Young: The path to entrepreneurship is through the classroom

The academic campus can become an ideal incubator for hatching the entrepreneurial pursuit.  In British Columbia, we are blessed to have universities, colleges and private institutions to provide the magical carpet ride of entrepreneurial endeavours.

But, we need to knock on their doors and explore what lays beneath the traditional business course offerings.

What I initially found overwhelming when I began my research this weekend was that, according to the Kauffman Entrepreneurship Foundation, based in Kansas City, Missouri, ostensibly the largest and leading entrepreneurial foundation of its kind in the world, was that more than 2,000 colleges and universities now offer a class and often an entire course of study in entrepreneurship.  That is significantly upward from the 253 institutions in 1985.  Also, more than 200,000 students are enrolled in such programs compared with 16,000 in 1985.

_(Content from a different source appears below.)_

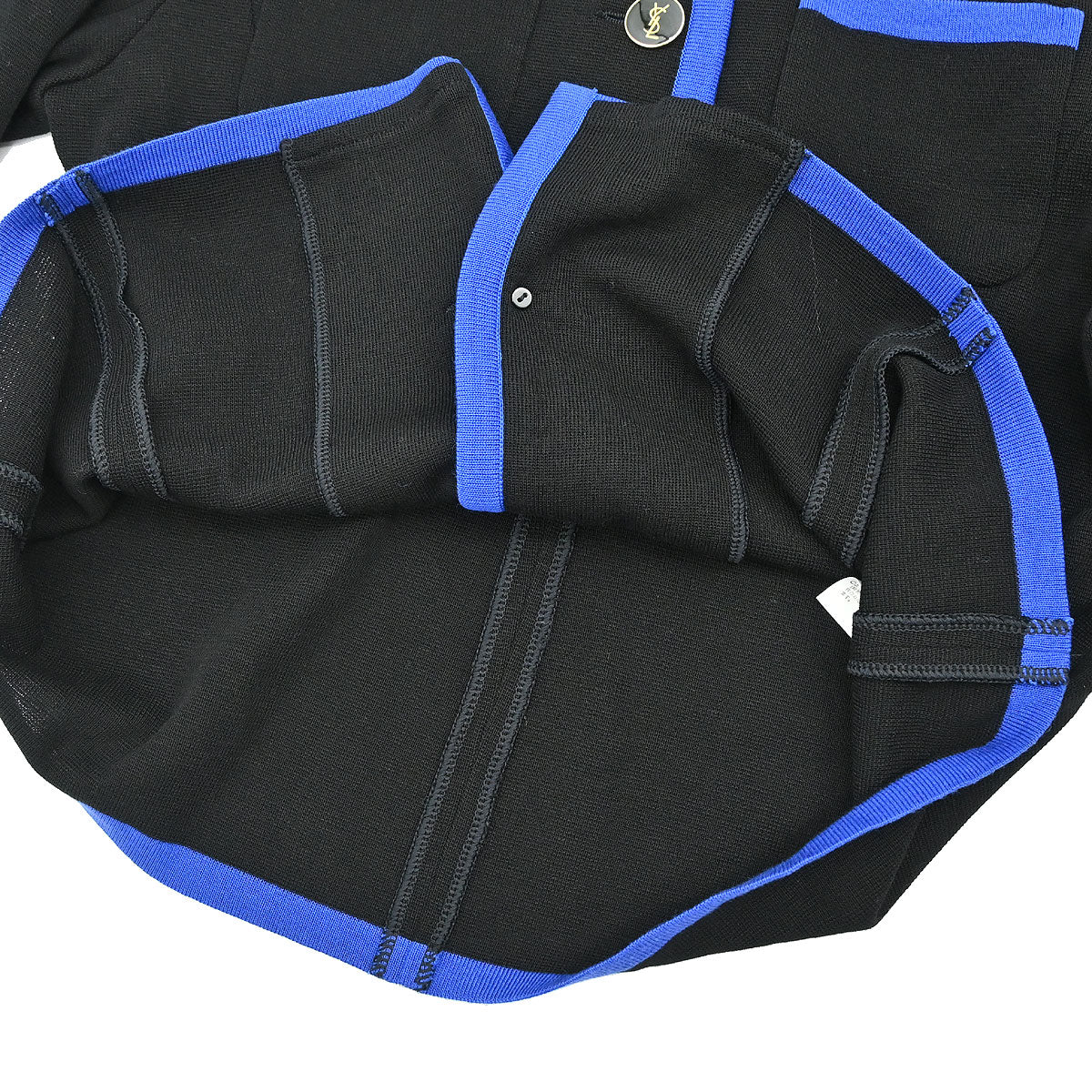 Yves Saint Laurent Cardigan Black Blue #L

These figures do not include the numbers comparatively from across Canada, Alaska and the Territories which would dramatically increase the numbers. But we are far from where we could and should be in this great nation of ours.

Everyone admires entrepreneurs. Whether our post-grad institutions should teach entrepreneurship today, or support entrepreneurs, is a nonissue. Institutions want students, graduates, faculty and even administrators to behave in the entrepreneurial spirit. Other nations work to emulate, Canada’s entrepreneurial culture.

But, have we got it right yet?  Is it embedded into the culture of our educational system, or is it merely a sidebar?

Entrepreneurship in the classroom?  It’s reality is right in front of us every single school day. Entrepreneurship has become an increasing possibility, particularly since employees have lost the trust they once had for corporations.  With declining economies and layoffs rampant on the front pages, the decline in pension offerings and roller coaster rides with pensions and salary hikes, many employees tough it out on their own.  Can we blame them for considering another option for their lives?

How has the academic world adjusted to the changes around us?  It has frequently been reported that students who participate in entrepreneurship programs demonstrate increased initiative and self-confidence.  It is seen that school interests students at all levels with entrepreneurship principles and standards infused into the curriculum because they can see how practical skills and learning to solve problems combined with the touchstones of innovation and creativity can contribute directly to their future success.

Better yet, when institutions infuse both theory and practicality into their curriculum, giving students a realistic idea of entrepreneurship in real-world examples and when actual entrepreneurs are brought into the classrooms and workshops, students embrace the self-employment imagery for their futures.

Other victories are witnessed alongside in school retention and increased grade outcomes. More simply put, if there is a formal connection between classroom learning and hands-on extracurricular activity as actually starting your own school-based entrepreneurial venture, then the concept, thrives.

The demand for and value of substantive entrepreneurship programs at all levels of our education system increasingly is apparent.  With so many factory jobs now outsourced, with opportunities emerging in new sectors and with values seemingly changing every other day our schools can help Canada get back to its entrepreneurial roots like never before.

Frankly, we can and truly ought to be seen as a global leader in entrepreneurship in many dimensions, entrepreneurial education and training being a major one.

If you trace the history of any well known business cluster or persons, you’ll invariably find a small group of informed entrepreneurs who grew and spawned new entrepreneurship.  Let’s add our piece to that history.

Joel Young is founder of the Okanagan Valley Entrepreneurs Society.